● **Data to examine**
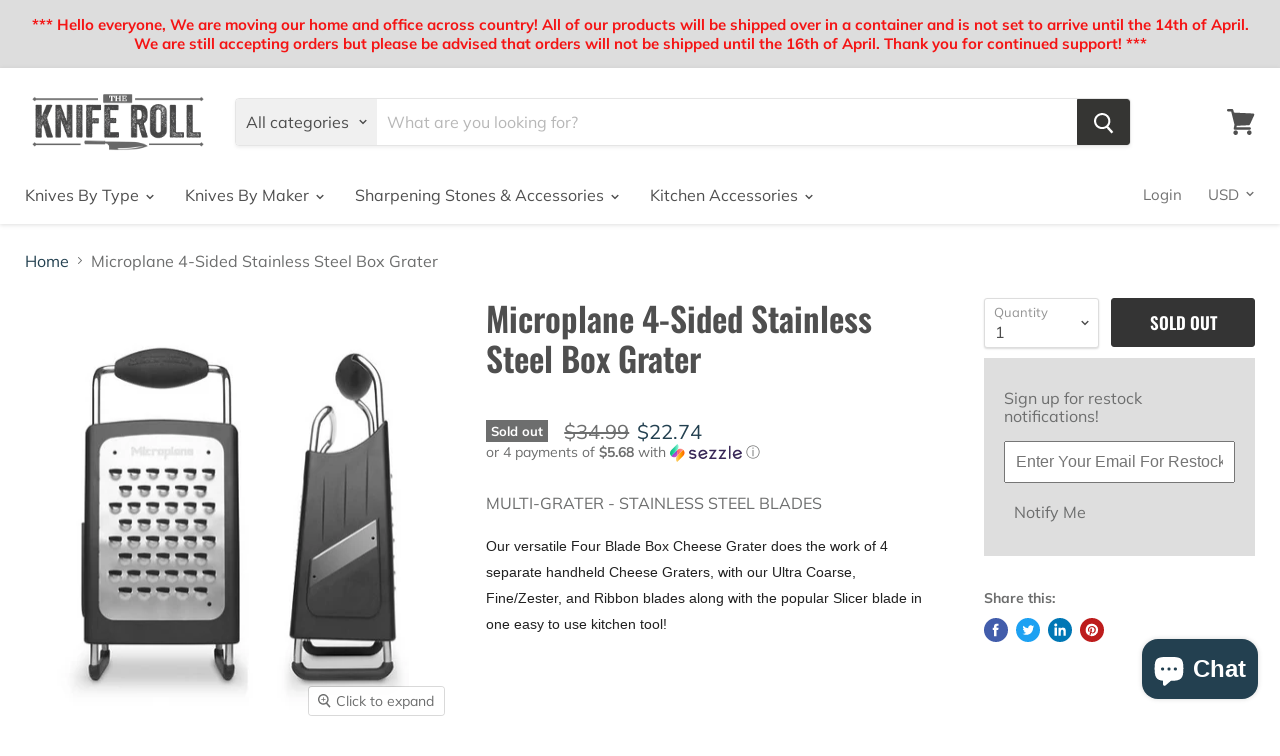

--- FILE ---
content_type: text/html; charset=utf-8
request_url: https://thekniferoll.com/products/4-sided-stainless-steel-box-grater?view=_recently-viewed
body_size: 1422
content:


































<li
  class="productgrid--item  imagestyle--natural    productitem--sale  productitem--emphasis  product-recently-viewed-card  show-actions--mobile"
  data-product-item
  data-product-quickshop-url="/products/4-sided-stainless-steel-box-grater"
  data-quickshop-hash="92c2d10c724e24f05c82d183860bbf5bda1a31c5f32c98b61cb8cfedfeff3df3"
  
    data-recently-viewed-card
  
>
  <div class="productitem" data-product-item-content>
    <div class="product-recently-viewed-card-time" data-product-handle="4-sided-stainless-steel-box-grater">
      <button
        class="product-recently-viewed-card-remove"
        aria-label="close"
        data-remove-recently-viewed
      >
        <svg
  aria-hidden="true"
  focusable="false"
  role="presentation"
  width="10"
  height="10"
  viewBox="0 0 10 10"
  xmlns="http://www.w3.org/2000/svg"
>
  <path d="M6.08785659,5 L9.77469752,1.31315906 L8.68684094,0.225302476 L5,3.91214341 L1.31315906,0.225302476 L0.225302476,1.31315906 L3.91214341,5 L0.225302476,8.68684094 L1.31315906,9.77469752 L5,6.08785659 L8.68684094,9.77469752 L9.77469752,8.68684094 L6.08785659,5 Z"></path>
</svg>
      </button>
    </div>
    <a
      class="productitem--image-link"
      href="/products/4-sided-stainless-steel-box-grater"
      tabindex="-1"
      data-product-page-link
    >
      <figure class="productitem--image" data-product-item-image>
        
          
          

  
    <noscript data-rimg-noscript>
      <img
        
          src="//thekniferoll.com/cdn/shop/products/ScreenShot2020-03-13at5.06.34PM_469x467.png?v=1584140926"
        

        alt=""
        data-rimg="noscript"
        srcset="//thekniferoll.com/cdn/shop/products/ScreenShot2020-03-13at5.06.34PM_464x462.png?v=1584140926 0.99x"
        class="productitem--image-primary"
        
        
      >
    </noscript>
  

  <img
    
      src="//thekniferoll.com/cdn/shop/products/ScreenShot2020-03-13at5.06.34PM_469x467.png?v=1584140926"
    
    alt=""

    
      data-rimg="lazy"
      data-rimg-scale="1"
      data-rimg-template="//thekniferoll.com/cdn/shop/products/ScreenShot2020-03-13at5.06.34PM_{size}.png?v=1584140926"
      data-rimg-max="468x467"
      data-rimg-crop=""
      
      srcset="data:image/svg+xml;utf8,<svg%20xmlns='http://www.w3.org/2000/svg'%20width='469'%20height='467'></svg>"
    

    class="productitem--image-primary"
    
    
  >



  <div data-rimg-canvas></div>


        

        
<span class="productitem--badge badge--soldout">
    Sold out
  </span>
      </figure>
    </a><div class="productitem--info">
      

      
        
<div class="productitem--price ">
  <div
    class="price--compare-at visible"
    data-price-compare-at
  >
      <span class="visually-hidden">Original price</span>
      <span class="money">
        $34.99
      </span>
    
  </div>

  <div class="price--main" data-price>
      
        <span class="visually-hidden">Current price</span>
      
      <span class="money">
        $22.74
      </span>
    
  </div>
</div>


      

      <h2 class="productitem--title">
        <a href="/products/4-sided-stainless-steel-box-grater" data-product-page-link>
          Microplane 4-Sided Stainless Steel Box Grater
        </a>
      </h2>

      

      

      
        <div class="productitem--ratings">
          <span class="shopify-product-reviews-badge" data-id="4725193441324">
            <span class="spr-badge">
              <span class="spr-starrating spr-badge-starrating">
                <i class="spr-icon spr-icon-star-empty"></i>
                <i class="spr-icon spr-icon-star-empty"></i>
                <i class="spr-icon spr-icon-star-empty"></i>
                <i class="spr-icon spr-icon-star-empty"></i>
                <i class="spr-icon spr-icon-star-empty"></i>
              </span>
            </span>
          </span>
        </div>
      

      
        <div class="productitem--description">
          <p>MULTI-GRATER - STAINLESS STEEL BLADES

Our versatile Four Blade Box Cheese Grater does the work of 4 separate handheld Cheese Graters, with our Ult...</p>

          
            <a
              href="/products/4-sided-stainless-steel-box-grater"
              class="productitem--link"
              data-product-page-link
            >
              View full details
            </a>
          
        </div>
      
    </div>

    
  </div>

  
    <script type="application/json" data-quick-buy-settings>
      {
        "cart_redirection": false,
        "money_format": "${{amount}}"
      }
    </script>
  
</li>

● **Activity**
Copy each entry exactly, with no pictures.

● **Task response**
--- FILE ---
content_type: text/html; charset=utf-8
request_url: https://thekniferoll.com/products/4-sided-stainless-steel-box-grater?view=_recently-viewed
body_size: 1422
content:


































<li
  class="productgrid--item  imagestyle--natural    productitem--sale  productitem--emphasis  product-recently-viewed-card  show-actions--mobile"
  data-product-item
  data-product-quickshop-url="/products/4-sided-stainless-steel-box-grater"
  data-quickshop-hash="92c2d10c724e24f05c82d183860bbf5bda1a31c5f32c98b61cb8cfedfeff3df3"
  
    data-recently-viewed-card
  
>
  <div class="productitem" data-product-item-content>
    <div class="product-recently-viewed-card-time" data-product-handle="4-sided-stainless-steel-box-grater">
      <button
        class="product-recently-viewed-card-remove"
        aria-label="close"
        data-remove-recently-viewed
      >
        <svg
  aria-hidden="true"
  focusable="false"
  role="presentation"
  width="10"
  height="10"
  viewBox="0 0 10 10"
  xmlns="http://www.w3.org/2000/svg"
>
  <path d="M6.08785659,5 L9.77469752,1.31315906 L8.68684094,0.225302476 L5,3.91214341 L1.31315906,0.225302476 L0.225302476,1.31315906 L3.91214341,5 L0.225302476,8.68684094 L1.31315906,9.77469752 L5,6.08785659 L8.68684094,9.77469752 L9.77469752,8.68684094 L6.08785659,5 Z"></path>
</svg>
      </button>
    </div>
    <a
      class="productitem--image-link"
      href="/products/4-sided-stainless-steel-box-grater"
      tabindex="-1"
      data-product-page-link
    >
      <figure class="productitem--image" data-product-item-image>
        
          
          

  
    <noscript data-rimg-noscript>
      <img
        
          src="//thekniferoll.com/cdn/shop/products/ScreenShot2020-03-13at5.06.34PM_469x467.png?v=1584140926"
        

        alt=""
        data-rimg="noscript"
        srcset="//thekniferoll.com/cdn/shop/products/ScreenShot2020-03-13at5.06.34PM_464x462.png?v=1584140926 0.99x"
        class="productitem--image-primary"
        
        
      >
    </noscript>
  

  <img
    
      src="//thekniferoll.com/cdn/shop/products/ScreenShot2020-03-13at5.06.34PM_469x467.png?v=1584140926"
    
    alt=""

    
      data-rimg="lazy"
      data-rimg-scale="1"
      data-rimg-template="//thekniferoll.com/cdn/shop/products/ScreenShot2020-03-13at5.06.34PM_{size}.png?v=1584140926"
      data-rimg-max="468x467"
      data-rimg-crop=""
      
      srcset="data:image/svg+xml;utf8,<svg%20xmlns='http://www.w3.org/2000/svg'%20width='469'%20height='467'></svg>"
    

    class="productitem--image-primary"
    
    
  >



  <div data-rimg-canvas></div>


        

        
<span class="productitem--badge badge--soldout">
    Sold out
  </span>
      </figure>
    </a><div class="productitem--info">
      

      
        
<div class="productitem--price ">
  <div
    class="price--compare-at visible"
    data-price-compare-at
  >
      <span class="visually-hidden">Original price</span>
      <span class="money">
        $34.99
      </span>
    
  </div>

  <div class="price--main" data-price>
      
        <span class="visually-hidden">Current price</span>
      
      <span class="money">
        $22.74
      </span>
    
  </div>
</div>


      

      <h2 class="productitem--title">
        <a href="/products/4-sided-stainless-steel-box-grater" data-product-page-link>
          Microplane 4-Sided Stainless Steel Box Grater
        </a>
      </h2>

      

      

      
        <div class="productitem--ratings">
          <span class="shopify-product-reviews-badge" data-id="4725193441324">
            <span class="spr-badge">
              <span class="spr-starrating spr-badge-starrating">
                <i class="spr-icon spr-icon-star-empty"></i>
                <i class="spr-icon spr-icon-star-empty"></i>
                <i class="spr-icon spr-icon-star-empty"></i>
                <i class="spr-icon spr-icon-star-empty"></i>
                <i class="spr-icon spr-icon-star-empty"></i>
              </span>
            </span>
          </span>
        </div>
      

      
        <div class="productitem--description">
          <p>MULTI-GRATER - STAINLESS STEEL BLADES

Our versatile Four Blade Box Cheese Grater does the work of 4 separate handheld Cheese Graters, with our Ult...</p>

          
            <a
              href="/products/4-sided-stainless-steel-box-grater"
              class="productitem--link"
              data-product-page-link
            >
              View full details
            </a>
          
        </div>
      
    </div>

    
  </div>

  
    <script type="application/json" data-quick-buy-settings>
      {
        "cart_redirection": false,
        "money_format": "${{amount}}"
      }
    </script>
  
</li>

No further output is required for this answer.